Dilly’s case for instinct over reason in his tract on animal minds is interesting for what it tells us about the explanatory shortcut provided by mechanism. Instinct alone could be made to explain, for instance, why bees buried their dead outside the hive. Their action, he wrote, came

from the foul smell arising out of [the dead bodies], which drives the live bees to perform the movements necessary for that effect [of burying them outside], just as a greater or smaller amount of heat from the sun forces fruit to ripen early or late: for why should a watch ring its alarm at the time one wants if not because one has built it in that way? So there is no need, in the case of bees, to look for a cause which is different from the structure given them by the author of nature.537
It was possible to explain all actions performed by animals in terms of instinct, which for Dilly was identical to the mechanistic operation of animal spirits. So in man too, as he wrote, passions were ‘only emotions of the soul which it brings to itself, caused and perpetuated by the movement of animal spirits’.538 Pardies, in an analysis of the causes of action, and in the context of a critical examination of the nature of the Cartesian beasts’ non-voluntary movements,539 explained the difference (in Cartesian terms) between the phenomenon of fleeing from a snake and a child’s attraction to an apple.540 Involuntary movement occurred in the first case, he said, where one was acting according to instinct, being ‘acted, and pushed to a necessary determination according to the relation of the object to the disposition of the body’. In the second instance, however, one was acting ‘as a human being’ [c’est agir en homme], that is, moving ‘according to choice and through the determination of one’s will’.541 Not, he added, that thoughts and inclinations of the will were entirely absent from naturally instinctive actions; but in such cases they merely followed on from what had already been determined by the disposition of the body.
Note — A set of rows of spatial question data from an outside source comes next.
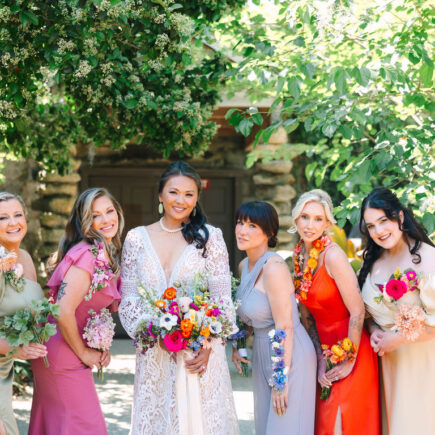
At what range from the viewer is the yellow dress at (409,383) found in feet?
10.8

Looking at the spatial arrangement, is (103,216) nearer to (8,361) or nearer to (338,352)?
(8,361)

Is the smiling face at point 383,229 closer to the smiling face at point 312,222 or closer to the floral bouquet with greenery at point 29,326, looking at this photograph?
the smiling face at point 312,222

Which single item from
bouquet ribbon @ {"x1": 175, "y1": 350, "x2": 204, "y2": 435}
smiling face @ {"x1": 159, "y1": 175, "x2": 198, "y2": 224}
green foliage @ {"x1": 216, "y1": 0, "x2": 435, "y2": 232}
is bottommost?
bouquet ribbon @ {"x1": 175, "y1": 350, "x2": 204, "y2": 435}

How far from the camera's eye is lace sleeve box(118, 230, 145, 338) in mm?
3188

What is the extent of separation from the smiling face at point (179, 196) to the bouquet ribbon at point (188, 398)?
2.62 ft

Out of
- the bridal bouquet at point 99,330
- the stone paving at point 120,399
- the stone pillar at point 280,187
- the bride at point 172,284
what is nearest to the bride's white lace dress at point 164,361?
the bride at point 172,284

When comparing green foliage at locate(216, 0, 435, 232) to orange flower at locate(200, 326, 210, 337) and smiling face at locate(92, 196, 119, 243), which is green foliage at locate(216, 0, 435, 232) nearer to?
smiling face at locate(92, 196, 119, 243)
This was the difference in us between ‘acting naturally by instinct, and humanly by will’. Thus, when actions prevented thoughts and the determination of the will, they were ‘animal or natural’; when the empire of the will ruled over the body’s actions, they were ‘human and voluntary’.542 But this was descriptive rather than demonstrative; and Pardies would make room further on for the unproblematic presence in beasts of sensible knowledge, as well as for the notion that no spiritual substance was necessary for them to be sentient and capable of acquiring knowledge in the same way that humans did.543
The examination of the nature of the beast-machine thesis and of the heuristic constraints which first led Descartes to formulate it cannot be separated from the wider philosophical issues surrounding the establishment of a plausible picture of ‘other minds’ - of animal souls, invisible to the gaze, and of the causality of physical, as opposed to mental, acts. If the debate about human free will, especially in its relation to mechanism and atomism, was rooted in an ongoing dialogue between man and God, nourished by theological precedent, the controversy over the nature of the will of animals translated the anxious need to determine the borders of the territory within which man stood alone in nature. Such discussions evolved in parallel with the enrichment of natural philosophy by data obtained through observation, although they depended less on an accumulation of empirical and anatomical knowledge, which had been ongoing since the Renaissance, than on changing notions about the status of such knowledge and on its limitations. They are thus central to the study of the role of discursive and scientific tools in providing definitions of the mind, where the mind is understood as the set of operations and modalities which enable living systems to know and act upon the world. In the following section, I shall focus at first on arguments about scepticism and teleology put forward by natural philosophers, physicians and theologians, before trying to establish what picture of reason and will emerged from these various theories of sense-perception.